Vinod Mubayi and Raza Mir


Narendra Modi’s recent acknowledgement that the aim of demonetization is to usher in a “cashless society” is a tacit admission of the fact that the goal is to greatly expand the fledgling financial product industry of credit cards, e-wallets, paytms and more and thus divert more resources from the pockets of the great masses of the poor to add to the fortunes of those atop this sector. For example, in every transaction of Re. 100, the aam aadmi will now have to lose Re. 2.50 or so paid as “transaction” fees to those who issue the plastic cards or their electronic equivalents. Considering that almost 90% of transactions in the Indian economy were carried out in cash, converting even a fraction to cashless forms is guaranteed to generate a bonanza for current and future cronies of Modi who stand to prosper from his risky diktat even as the masses suffer and the economy itself declines in the interim. This upward redistribution of resources, while shedding crocodile tears for the state of the poor, is the hallmark of Modi’s economic policies.


It is evident now that the original reason advanced for demonetization, dealing a death blow to black money, was just another jumla, on the lines of Modi’s earlier promise to give Re. 15 lakhs to every Indian by seizing the famed Swiss bank accounts of dishonest Indians. In fact, the best way to understand Modi’s actions is to ask cui bono? (who benefits). The Gujarat model of Modi basically involved gifting the state’s resources, mainly land, water, and the environment, to enrich the likes of Adani and Ambani who were allowed to set up polluting industries with weak controls in environmentally sensitive areas. And, no doubt, the Adanis of this world repaid Modi and his political machine generously as demonstrated by the election budget of the BJP in the 2014 national election – it was 7 times larger than its nearest competitor.

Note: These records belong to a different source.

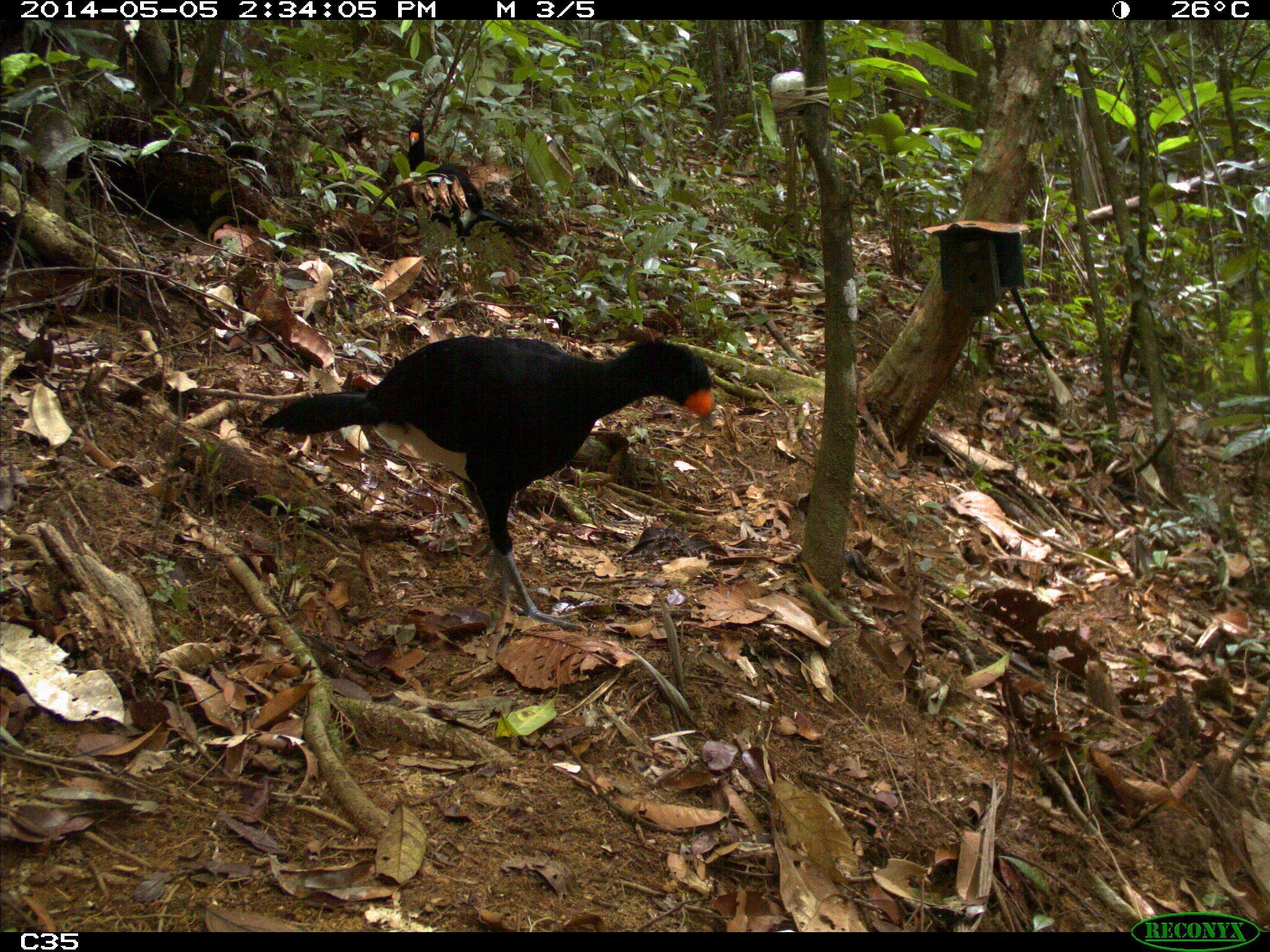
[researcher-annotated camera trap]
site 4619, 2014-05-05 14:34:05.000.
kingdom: Animalia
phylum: Chordata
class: Aves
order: Galliformes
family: Cracidae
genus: Crax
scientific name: Crax alector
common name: black curassow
Crax alector (black curassow), count 2, age adult, sex female.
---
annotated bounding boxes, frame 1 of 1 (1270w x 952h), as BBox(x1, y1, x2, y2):
crax alector: BBox(257, 333, 716, 635); BBox(403, 118, 536, 235)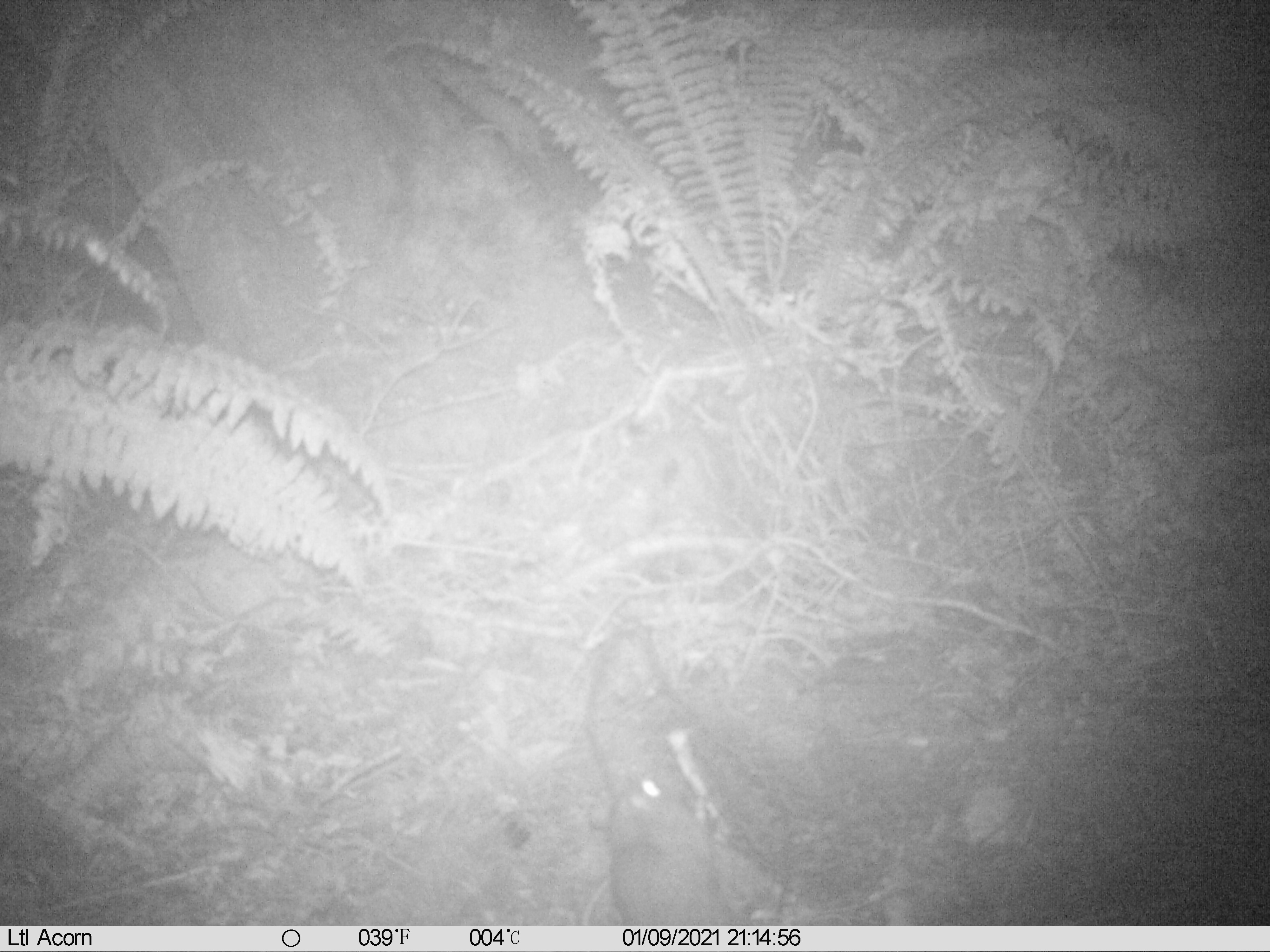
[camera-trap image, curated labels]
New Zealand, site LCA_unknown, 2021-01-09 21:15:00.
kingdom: Animalia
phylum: Chordata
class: Mammalia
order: Rodentia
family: Muridae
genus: Rattus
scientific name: Rattus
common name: rat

While demonetization was undoubtedly undertaken with multiple objectives in mind, the huge risks of the maneuver have been demonstrated by the many conflicting and contradictory directives issued in the last 40-odd days by different authorities like the Ministry of Finance and the Reserve Bank. It is apparent that the bureaucrats in-charge of implementation have little idea themselves of what the policy is or what it is designed to achieve. However, despite the enormous dislocation in the lives of millions of people, Modi himself seems to escaped unscathed and unblamed, at least so far, the consequences of his actions.

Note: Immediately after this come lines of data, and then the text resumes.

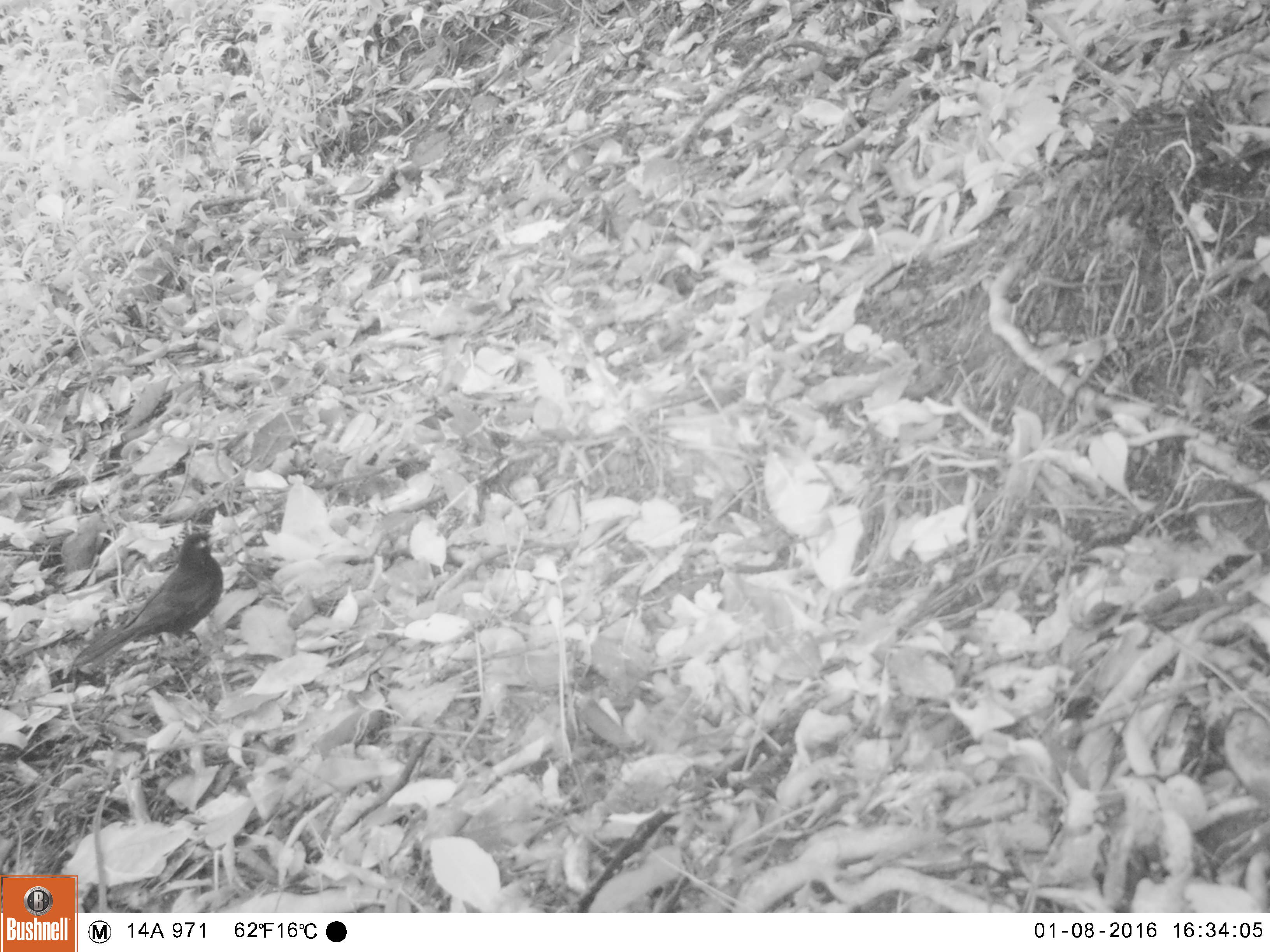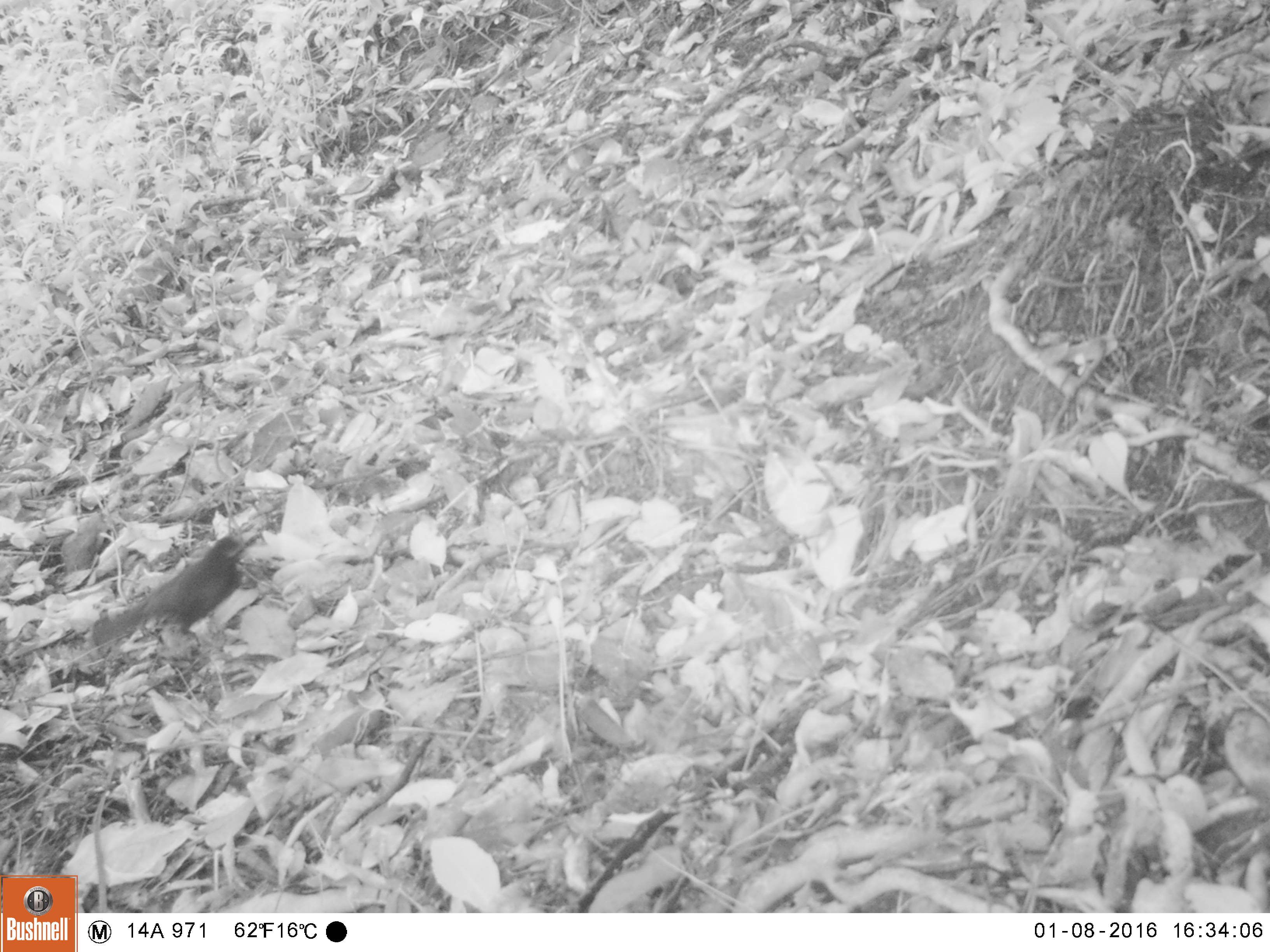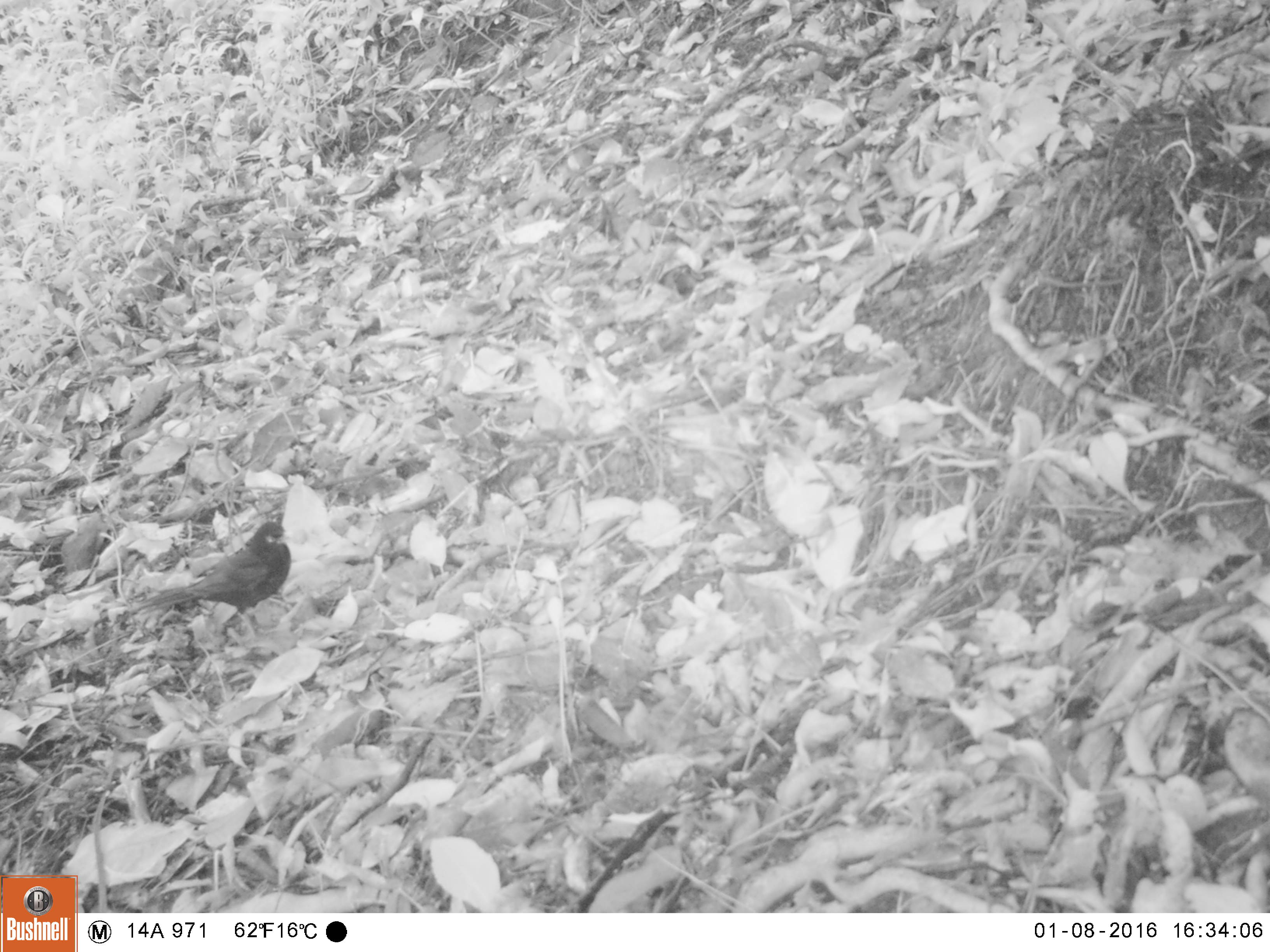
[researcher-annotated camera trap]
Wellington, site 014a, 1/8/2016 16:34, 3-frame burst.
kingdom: Animalia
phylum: Chordata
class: Aves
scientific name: Aves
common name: bird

Meanwhile, the malaise at the heart of Indian society, hyper-nationalism and hyper-patriotism, seems to have spread to other institutions. In recent years, India’s Supreme Court was known more for its encouragement of public interest litigation and its judgments on protecting the environment. This same institution in an embarrassing display of jingoism has now made it mandatory for the national anthem to be played at the end of each film show in every cinema and for the entire audience to stand while the national flag is displayed on the screen. This demarche on the part of India’s highest judicial body is on par with the bellicose rhetoric of surgical strikes of the current political establishment.